Please request additional models to the English and German ones that are currently installed. We will then add them to the Hub and you do not need to worry about downloads. For a list of available languages and models, see [here](https://stanfordnlp.github.io/stanza/available_models.html). 

### Modify the keys for your specific run - do change

You can now modify the keys to specify a different input file, output file, and selected tool as so:

In [None]:
# first make a copy of the dictionary for your run
mydict = default_dict
# now you need to set your parameters
# change the value of the key on the right hand of the "="
mydict["input"] = "./test/test_files/example_en.txt"
# change the value of the key on the right hand of the "="
mydict["tool"] = "spacy"  # or "stanza" - so far, only spacy and stanza are implemented
# specify the output directory of the vrt file
mydict["advanced_options"]["output_dir"] = "./test/test_files/"

Please note the "" around the keys - these are essential as the values are passed as string and should not be removed!

### Validate the input - do not change
The input is then validated to make sure all options have been set correctly.

In [None]:
be.prepare_run.validate_input_dict(mydict)

### Read in the input text to be processed as raw text - do not change

In [None]:
# read in the raw text
data = be.prepare_run.get_text(mydict["input"])

You can print the text as so:

In [None]:
print(data)

You may also directly copy and paste text here - take care that it is surrounded by double quotes again:

In [None]:
data = "This is my text. I like it better this way."

## Load the tool pipeline and process the text - do not change

In [None]:
# get specific dict for spacy
subdict = mydict[mydict["tool"] + "_dict"]
# load the pipeline using the selected options
pipe = msp.spacy_pipe(subdict)

After doing this we only have to apply the pipeline to the data we read in earlier.

In [None]:
# apply pipeline to data
annotated = pipe.apply_to(data)

To extract the results of the pipeline  we can easily pass the results to a .vrt file using the output name defined in the .json.

In [None]:
# get the annotated .vrt and pass to cwb
annotated.pass_results("STR", mydict, ret=False)

Loading the pipeline, applying it and passing the results can be done conveniently in one line:

In [None]:
msp.spacy_pipe(subdict).apply_to(data).pass_results("STR", mydict, ret=False)

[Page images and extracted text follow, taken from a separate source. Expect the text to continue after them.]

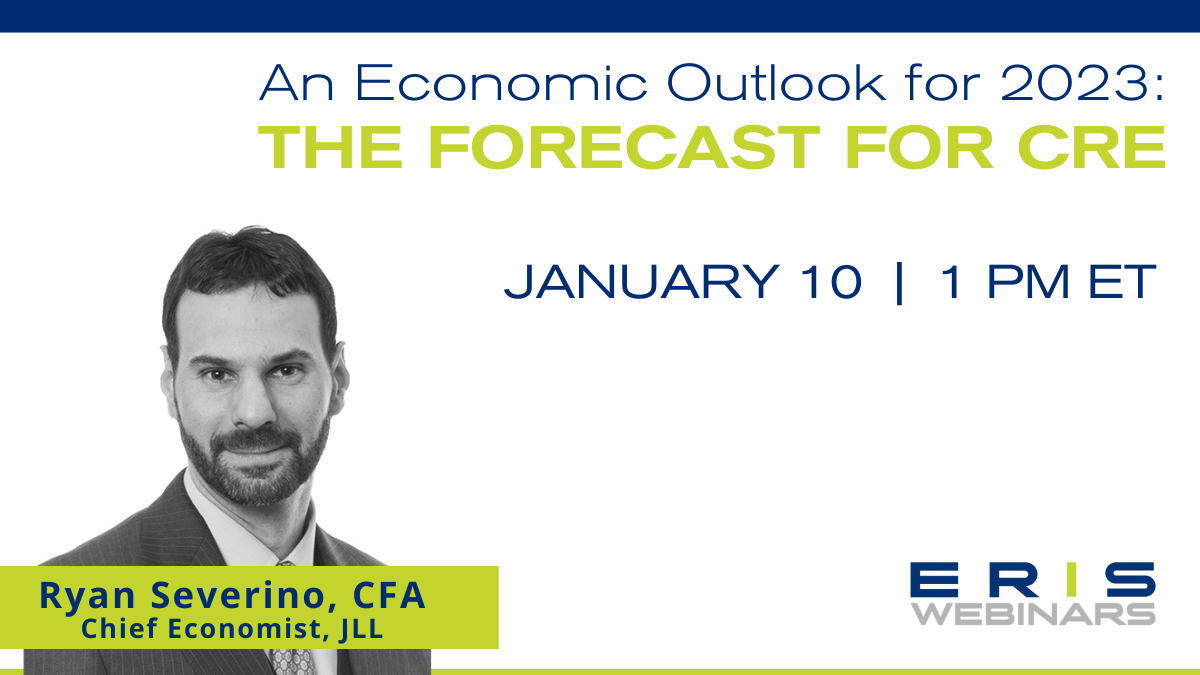 An Economic Outlook for 2023:
THE FORECAST FOR CRE

JANUARY 10 | 1 PM ET

Ryan Severino, CFA
Chief Economist, JLL

ERIS
WEBINARS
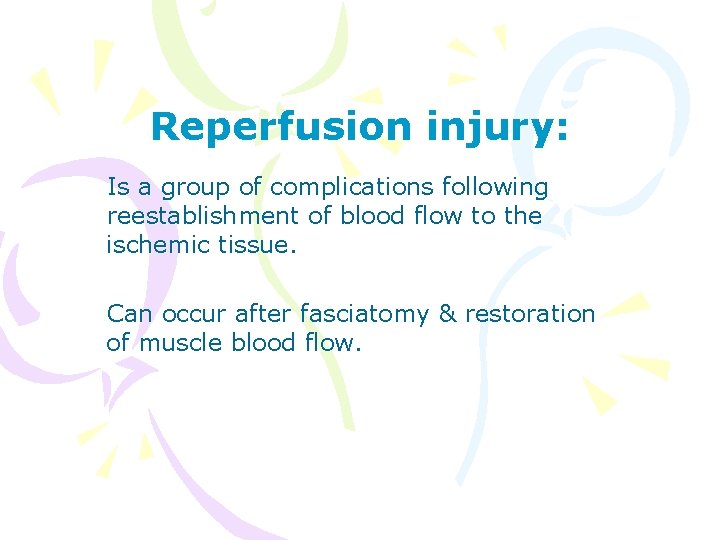 Reperfusion injury:

Is a group of complications following reestablishment of blood flow to the ischemic tissue.

Can occur after fasciatomy & restoration of muscle blood flow.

## Access the newly annotated corpus in cwb via cwb-ccc
This needs to be adjusted on the jupyterjub as there are specific directories required. 

In [None]:
import ccc

In [None]:
from ccc import Corpora

In [None]:
corpora = Corpora(
    cqp_bin="/usr/local/bin/cqp",
    registry_path="/home/jovyan/shared/registry",
)

In [None]:
print(corpora)

In [None]:
corpus = corpora.activate(corpus_name="TEST")

In [None]:
corpus.attributes_available

In [None]:
# Use the newly encoded corpus
query = r'"if"'
dump = corpus.query(query)

In [None]:
# print the query data frame
dump.df

In [None]:
dump = corpus.query(cqp_query=query, context=20, context_break="s")